Enter AI, which promises to do all these things faster and more accurately than humans. Perhaps not surprisingly, the fashion industry is already taking advantage of its capabilities.

AI as Stylist

AI is increasingly being used to predict what individual consumers and broader segments of the public will buy. For example, Burberry has been a pioneer in using AI for this purpose, gathering customer data through loyalty and reward programs that appear on salespeople's iPads when the customers enter a retail store, allowing them to make personalized recommendations. In a concept store in Hong Kong, Alibaba and Guess recently piloted a system called Fashion AI, in which “smart mirrors” analyze garments a customer is holding or trying on and suggest other items to go with them.
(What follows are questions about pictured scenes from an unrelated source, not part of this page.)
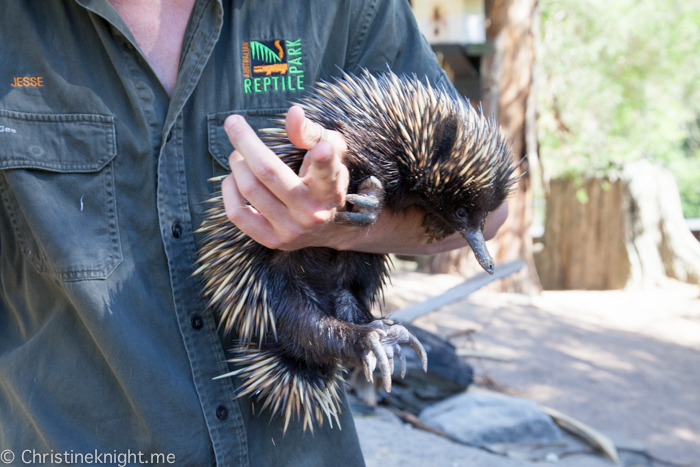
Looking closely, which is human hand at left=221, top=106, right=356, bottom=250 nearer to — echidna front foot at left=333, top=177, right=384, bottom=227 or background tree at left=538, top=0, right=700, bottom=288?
echidna front foot at left=333, top=177, right=384, bottom=227

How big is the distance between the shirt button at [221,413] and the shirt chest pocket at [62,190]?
38 cm

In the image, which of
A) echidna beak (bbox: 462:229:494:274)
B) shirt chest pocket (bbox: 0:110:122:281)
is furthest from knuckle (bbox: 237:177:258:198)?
echidna beak (bbox: 462:229:494:274)

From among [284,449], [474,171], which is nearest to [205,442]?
[284,449]

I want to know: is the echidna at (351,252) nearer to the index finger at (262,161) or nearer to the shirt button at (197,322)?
the shirt button at (197,322)

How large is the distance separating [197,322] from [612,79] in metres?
14.0

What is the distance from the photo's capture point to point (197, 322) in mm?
1405

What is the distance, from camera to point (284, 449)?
148cm

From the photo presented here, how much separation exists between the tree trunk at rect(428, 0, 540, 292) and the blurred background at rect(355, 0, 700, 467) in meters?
0.02

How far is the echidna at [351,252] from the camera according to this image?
1.48 metres

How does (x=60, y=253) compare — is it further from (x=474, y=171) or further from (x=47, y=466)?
(x=474, y=171)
Every garment in the store incorporates Bluetooth and RFID technology; the smart mirror even alerts store staff to bring selected items to customers.

Online startup Stitch Fix, which raised $120 million in an IPO last year, uses an AI “virtual stylist” to select items for its customers based on data about their preferences, including Instagram and Pinterest feeds and reviews of products purchased on the site. At a time when consumers themselves often don't have time to sort through all their options, these companies aim to use AI to make the shopping experience easier and more personalized, increasing customer loyalty.

AI as Design Assistant

Most recently, AI's image and data processing abilities have found their way into the design process itself. In January 2018, Tommy Hilfiger partnered with IBM and the Fashion Institute of Technology on the “Reimagine Retail” project, in which FIT students created new designs for the Hilfiger brand using IBM Research AI tools and a library of designs from past Hilfiger collections. The AI generated fabric patterns colors and silhouettes, which the students incorporated into their clothing designs. The AI did what would have been the time-consuming job of reviewing thousands of images and provided inspiration for the students' creativity. The winning student design was a plaid jacket that changes color in response to voice and social media input, also analyzed by AI.